In Meerbusch wurden im vergangenen Jahr etwas mehr Fälle bekannt als im Vorjahr. Doch das bedeutet nicht viel, weil die Dunkelziffer bei häuslicher Gewalt sehr hoch ist.

Fünf Frauen aus den nördlichen Stadtteilen von Meerbusch, zehn aus Osterath und Strümp sowie 19 aus Büderich haben im vergangenen Jahr häusliche Gewalt erlebt. Das heißt: Sie wurden geschlagen, beleidigt, bedroht oder sogar vergewaltigt. In 34 Fällen ermittelte die Polizei, 19 Frauen meldeten sich selbst. „Hinzu kommt natürlich noch eine Dunkelziffer“, so Ursula Habrich von der Frauenberatungsstelle in Neuss. Sie und ihre Kolleginnen aus dem Neusser Frauenhaus, das vom Sozialdienst katholischer Frauen (SKF) betrieben wird, präsentierten ihre Arbeit und nannten die Zahlen am Mittwochabend vor dem Sozialausschuss.

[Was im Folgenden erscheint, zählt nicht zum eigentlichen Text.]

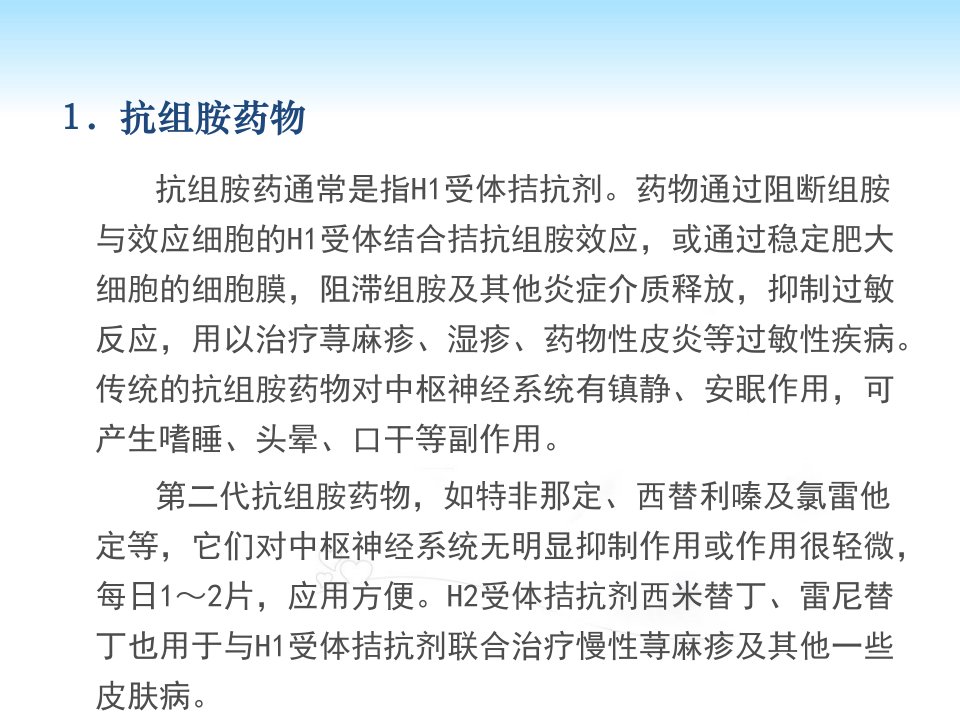 1．抗组胺药物

抗组胺药通常是指H1受体拮抗剂。药物通过阻断组胺与效应细胞的H1受体结合拮抗组胺效应，或通过稳定肥大细胞的细胞膜，阻滞组胺及其他炎症介质释放，抑制过敏反应，用以治疗荨麻疹、湿疹、药物性皮炎等过敏性疾病。传统的抗组胺药物对中枢神经系统有镇静、安眠作用，可产生嗜睡、头晕、口干等副作用。

第二代抗组胺药物，如特非那定、西替利嗪及氯雷他定等，它们对中枢神经系统无明显抑制作用或作用很轻微，每日1～2片，应用方便。H2受体拮抗剂西米替丁、雷尼替丁也用于与H1受体拮抗剂联合治疗慢性荨麻疹及其他一些皮肤病。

Die Polizei kann bestimmen, dass der Gewalttäter ausziehen muss

Erfährt eine Frau Gewalt in der eigenen Wohnung oder im eigenen Haus, wird oft, aber nicht immer die Polizei gerufen. „Manchmal von Nachbarn, manchmal vom Opfer selbst“, so Polizeisprecherin Diane Drawe. Im Jahr 2016 nahmen die Beamten 69 Strafanzeigen bei Häuslicher Gewalt auf, im vergangenen Jahr 76. Wenn die Opfer einverstanden sind, schickt die Polizei ein Fax mit frei gegebenen Daten an die Beratungsstelle, so dass die Frauen sich vertrauensvoll dorthin wenden können. Sehen die Polizisten vor Ort, dass das Opfer weiter in Gefahr wäre, wenn der Täter in der Wohnung bliebe, sprechen sie eine sogenannte Wegweisung aus. Das heißt: Der Aggressor muss für zehn Tage ausziehen. „Dieses Rückkehrverbot wird von der Polizei auch kontrolliert“, so Drawe. Außerdem erkundigen sich die Beamten innerhalb dieser zehn Tage, wie es dem Gewaltopfer geht. „Ganz wichtig ist uns auch, dass, wenn Kinder betroffen sind, denen auch geholfen wird.“

Entscheidet sich eine Frau dafür, ins Neusser Frauenhaus mit seinen acht Plätzen für Frauen und zwölf für Kinder zu ziehen, kann sie dort erst einmal geschützt wohnen. „Einige bleiben einen Tag, andere bis zu acht Monate“, so Ruth Braun und Elke Kroner vom Sozialdienst. Die Adresse des Frauenhauses bleibt anonym.

Andere Frauen bleiben zuhause wohnen, suchen sich aber Rat in der Frauenberatungsstelle. Insgesamt meldeten sich im vergangenen Jahr dort 955 Frauen aus der Region, knapp zehn Prozent davon kamen aus Meerbusch. Gewalterfahrungen sind in den Gesprächen dabei das eine Thema, andere brauchen Rat bei Trauer, Essstörungen, bei gesundheitlichen oder beruflichen Problemen.